Task to complete: Every record must be written out once more, with nothing added or omitted.
⁂
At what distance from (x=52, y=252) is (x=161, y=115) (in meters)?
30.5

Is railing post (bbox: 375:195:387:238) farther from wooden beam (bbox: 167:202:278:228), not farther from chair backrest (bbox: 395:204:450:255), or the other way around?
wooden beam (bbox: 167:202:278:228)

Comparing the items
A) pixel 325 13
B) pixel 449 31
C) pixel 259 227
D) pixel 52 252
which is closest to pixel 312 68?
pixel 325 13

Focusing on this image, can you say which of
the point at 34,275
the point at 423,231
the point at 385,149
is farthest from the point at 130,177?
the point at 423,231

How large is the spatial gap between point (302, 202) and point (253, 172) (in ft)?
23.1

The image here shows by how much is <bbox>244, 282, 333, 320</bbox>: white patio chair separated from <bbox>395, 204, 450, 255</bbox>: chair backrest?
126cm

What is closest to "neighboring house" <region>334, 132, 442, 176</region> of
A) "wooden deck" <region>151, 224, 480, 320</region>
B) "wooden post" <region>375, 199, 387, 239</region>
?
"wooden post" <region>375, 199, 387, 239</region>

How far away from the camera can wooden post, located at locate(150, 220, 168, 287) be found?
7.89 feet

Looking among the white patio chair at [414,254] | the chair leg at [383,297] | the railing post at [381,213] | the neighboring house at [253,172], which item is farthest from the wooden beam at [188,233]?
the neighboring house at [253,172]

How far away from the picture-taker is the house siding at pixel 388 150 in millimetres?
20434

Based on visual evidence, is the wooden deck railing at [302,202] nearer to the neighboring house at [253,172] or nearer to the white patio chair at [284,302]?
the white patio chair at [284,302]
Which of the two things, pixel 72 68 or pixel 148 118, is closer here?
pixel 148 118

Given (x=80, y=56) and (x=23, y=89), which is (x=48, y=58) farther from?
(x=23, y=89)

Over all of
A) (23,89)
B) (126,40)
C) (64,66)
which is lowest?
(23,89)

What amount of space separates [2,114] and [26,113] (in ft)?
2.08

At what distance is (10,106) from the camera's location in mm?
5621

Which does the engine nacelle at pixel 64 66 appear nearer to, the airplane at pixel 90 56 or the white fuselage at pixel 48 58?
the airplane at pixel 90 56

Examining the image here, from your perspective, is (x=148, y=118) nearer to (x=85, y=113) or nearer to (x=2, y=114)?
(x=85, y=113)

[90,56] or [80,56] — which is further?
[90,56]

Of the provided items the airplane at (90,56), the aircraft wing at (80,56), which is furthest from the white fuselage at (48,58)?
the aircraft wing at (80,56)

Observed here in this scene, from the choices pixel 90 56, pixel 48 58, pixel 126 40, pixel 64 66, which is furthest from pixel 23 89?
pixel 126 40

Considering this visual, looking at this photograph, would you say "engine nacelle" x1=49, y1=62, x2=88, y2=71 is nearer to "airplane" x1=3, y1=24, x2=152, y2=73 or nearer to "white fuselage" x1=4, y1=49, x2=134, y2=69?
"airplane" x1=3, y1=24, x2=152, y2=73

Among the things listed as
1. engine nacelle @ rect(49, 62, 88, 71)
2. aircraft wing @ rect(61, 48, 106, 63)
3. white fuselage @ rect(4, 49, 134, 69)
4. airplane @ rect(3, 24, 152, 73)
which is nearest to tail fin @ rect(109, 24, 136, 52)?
⁂
Complete answer:
At what distance from (x=52, y=252) is (x=161, y=115) (in meters)?
30.5

Is railing post (bbox: 375:195:387:238) farther from wooden beam (bbox: 167:202:278:228), not farther from chair backrest (bbox: 395:204:450:255), or the other way around?
wooden beam (bbox: 167:202:278:228)

Comparing the items
A) pixel 325 13
B) pixel 449 31
C) pixel 259 227
D) pixel 52 252
which is closest to pixel 312 68?
pixel 325 13

Focusing on this image, can you say which of
the point at 34,275
the point at 423,231
the point at 385,149
is farthest from the point at 130,177?
the point at 423,231

How large is the spatial gap between point (302, 202) and point (253, 172) (in ft)?
23.1

The image here shows by how much is <bbox>244, 282, 333, 320</bbox>: white patio chair separated from <bbox>395, 204, 450, 255</bbox>: chair backrest?
126cm

What is closest to "neighboring house" <region>334, 132, 442, 176</region> of
A) "wooden deck" <region>151, 224, 480, 320</region>
B) "wooden post" <region>375, 199, 387, 239</region>
?
"wooden post" <region>375, 199, 387, 239</region>

How far away from the camera can wooden post, located at locate(150, 220, 168, 287) be found?
7.89 feet

Looking among the white patio chair at [414,254] | the chair leg at [383,297] | the railing post at [381,213] | the neighboring house at [253,172], which item is farthest from the wooden beam at [188,233]?
the neighboring house at [253,172]

How far away from the picture-taker is the house siding at pixel 388 150 in millimetres?
20434

Based on visual evidence, is the wooden deck railing at [302,202] nearer to the neighboring house at [253,172] or nearer to the white patio chair at [284,302]?
the white patio chair at [284,302]
Which of the two things, pixel 72 68 or pixel 148 118, is closer here?
pixel 148 118

Given (x=80, y=56) and (x=23, y=89), which is (x=48, y=58) farther from?
(x=23, y=89)

Over all of
A) (23,89)
B) (126,40)
C) (64,66)
which is lowest?
(23,89)

What amount of space separates [2,114] and [26,113] (in ft)?
2.08

At what distance is (10,106) from the camera's location in mm?
5621

Which does the engine nacelle at pixel 64 66 appear nearer to, the airplane at pixel 90 56 or the white fuselage at pixel 48 58?
the airplane at pixel 90 56

Examining the image here, from your perspective, is (x=148, y=118) nearer to (x=85, y=113) or nearer to (x=2, y=114)?
(x=85, y=113)

[90,56] or [80,56] — which is further?
[90,56]

Of the provided items the airplane at (90,56), the aircraft wing at (80,56), which is furthest from the white fuselage at (48,58)?
the aircraft wing at (80,56)

Observed here in this scene, from the choices pixel 90 56, pixel 48 58, pixel 126 40, pixel 64 66, which is furthest from pixel 23 89?
pixel 126 40

Considering this visual, looking at this photograph, would you say "engine nacelle" x1=49, y1=62, x2=88, y2=71 is nearer to "airplane" x1=3, y1=24, x2=152, y2=73 or nearer to "white fuselage" x1=4, y1=49, x2=134, y2=69?
"airplane" x1=3, y1=24, x2=152, y2=73

Among the things listed as
1. engine nacelle @ rect(49, 62, 88, 71)
2. aircraft wing @ rect(61, 48, 106, 63)
3. white fuselage @ rect(4, 49, 134, 69)
4. airplane @ rect(3, 24, 152, 73)
which is nearest to tail fin @ rect(109, 24, 136, 52)?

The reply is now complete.